桑田と、音楽プロモーター宮治淳一(62)は、茅ケ崎小学校と同市立第一中学校の9年間を共にした。
中学1年生の時、宮治はプロ野球の巨人軍で活躍していた長嶋茂雄に憧れ、野球チームに入団。そこに桑田がいた。「桑田はピッチャーだったけど、球が遅くてね。みんな遅い球を待てなくて、振っちゃうの」と愉快そうに振り返る。
同じクラスになった中学3年生の時、宮治が音楽好きだと知った桑田が「おまえ、ビートルズ好きなんだって。うちにレコードあるよ」と誘った。
五つ上の姉の影響で音楽に興味を持っていた宮治は「小遣いをためて月に1度、東京のレコード店を巡っていた。この身を音楽で焦がしたい。レコードの奴隷だった」というほど。一方の桑田は4歳上の姉が聴かせてくれたザ・ビートルズや、内山田洋とクール・ファイブなどの歌謡曲が子守唄代わりだった。
ビートルズのレコードは当時2枚しか持っていなかった宮治。桑田家には全てそろっていると聞き、「行く!」と即答。放課後は桑田の家に入り浸るようになった。
桑田は私立鎌倉学園高校、宮治は県立鎌倉高校に進学。思春期になり異性が気になり始めた桑田だったが、男子校に進んだことから女子生徒との交流がほとんどなく、悶々(もんもん)とした日々を過ごしていたという。
それぞれの青春を送っていた1973年9月。高校3年生の文化祭で、宮治が2日間にわたり、ロック・コンサートを企画した。

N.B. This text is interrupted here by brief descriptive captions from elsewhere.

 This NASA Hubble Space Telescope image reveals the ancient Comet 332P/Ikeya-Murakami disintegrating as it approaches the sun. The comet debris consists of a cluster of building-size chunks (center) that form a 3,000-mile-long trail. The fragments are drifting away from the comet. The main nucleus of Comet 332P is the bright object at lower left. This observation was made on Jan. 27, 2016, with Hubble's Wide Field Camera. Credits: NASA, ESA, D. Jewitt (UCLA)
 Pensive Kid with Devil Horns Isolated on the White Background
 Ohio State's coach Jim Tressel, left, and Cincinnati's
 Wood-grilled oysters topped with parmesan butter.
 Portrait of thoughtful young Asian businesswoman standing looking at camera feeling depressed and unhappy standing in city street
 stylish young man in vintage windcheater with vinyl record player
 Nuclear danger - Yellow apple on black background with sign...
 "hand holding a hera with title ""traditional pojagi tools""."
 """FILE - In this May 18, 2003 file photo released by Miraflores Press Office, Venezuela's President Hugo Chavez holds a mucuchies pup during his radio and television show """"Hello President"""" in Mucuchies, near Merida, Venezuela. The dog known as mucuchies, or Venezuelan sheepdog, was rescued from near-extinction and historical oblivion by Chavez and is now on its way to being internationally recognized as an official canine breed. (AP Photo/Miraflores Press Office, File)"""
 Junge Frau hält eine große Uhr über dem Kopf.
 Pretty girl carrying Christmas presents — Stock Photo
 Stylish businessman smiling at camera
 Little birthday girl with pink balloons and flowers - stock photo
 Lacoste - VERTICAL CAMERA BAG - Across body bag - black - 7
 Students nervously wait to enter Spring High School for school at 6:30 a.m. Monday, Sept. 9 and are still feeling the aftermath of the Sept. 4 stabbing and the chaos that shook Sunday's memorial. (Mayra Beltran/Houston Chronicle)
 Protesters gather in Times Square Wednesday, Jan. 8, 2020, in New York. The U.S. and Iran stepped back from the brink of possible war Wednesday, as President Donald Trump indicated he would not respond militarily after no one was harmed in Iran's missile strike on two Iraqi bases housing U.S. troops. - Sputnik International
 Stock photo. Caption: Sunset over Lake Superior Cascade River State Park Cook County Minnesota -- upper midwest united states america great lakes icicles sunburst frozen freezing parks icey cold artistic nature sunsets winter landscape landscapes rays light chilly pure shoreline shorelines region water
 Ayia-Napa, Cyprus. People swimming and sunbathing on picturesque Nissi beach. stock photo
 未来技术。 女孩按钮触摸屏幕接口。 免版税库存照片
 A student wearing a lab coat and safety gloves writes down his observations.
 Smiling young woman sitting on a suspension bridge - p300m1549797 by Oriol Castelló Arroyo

英リバプールにあるライブハウス「キャバーン・クラブ」で歌うビートルズの映像を頭に描き、廃棄物だったげた箱を教室に運ぶなどして、洞穴のような雰囲気を出そうと試みた。茅ケ崎周辺のバンドを参加させようと思った時、桑田の顔が頭に浮かんだ。
「バンドやっていたよね?」と宮治。
「鎌倉高校って共学だよね!」と鼻息を荒くした桑田。
本当はバンドなどやっていなかったが、町ですれ違う鎌高の女子生徒の制服が頭をよぎり、「そう。オレ、やってたバンド!」とうそをつき、出演が決定。
「女の子にもてたい!」と3回練習をしただけの即席バンドで、人生初の大舞台に臨んだ。
大トリを任された桑田たちだったが、ひとつ前の演者として茅ケ崎北陵高校の実力派が、矢沢永吉率いるキャロルの「レディー・セブンティーン」を軽快に歌い、観客を熱狂させていた。完全に萎縮。「負けるものか!」と向かったが、すでにメインは終わったと、教室はガラガラだった。
その差は歴然。しかし、そんな様子を物ともせず桑田は「69年の(カナダ)トロントライブで、ジョン・レノンがやったみたいに、即興でやろうぜ」と舞台に立った。
「マネー」などを歌う桑田に、宮治は「音楽はむちゃくちゃだけど、本物が現れた」と身震いがした。
小学6年生の時、「理由は分からないけれど、オレは音楽の道に進むな」と直感していたという宮治は、その姿を見て「オレは演奏ではなく聴くプロになろう」と決意した。
「素人だったけれど、桑田の表現力は桁違いだと感じた。こういう人がアーティストになるべきなんだ」
生まれて初めてのライブで、その楽しさを知った桑田は青山学院大学に進み、本格的にバンド活動を始める。
宮治は「表現者が生み出した音楽を、多くの人に聴いてもらう仕事に就こう」と、79年にディスコメイトレコードに入社。音楽プロモーターとして、その耳を生かしてきた。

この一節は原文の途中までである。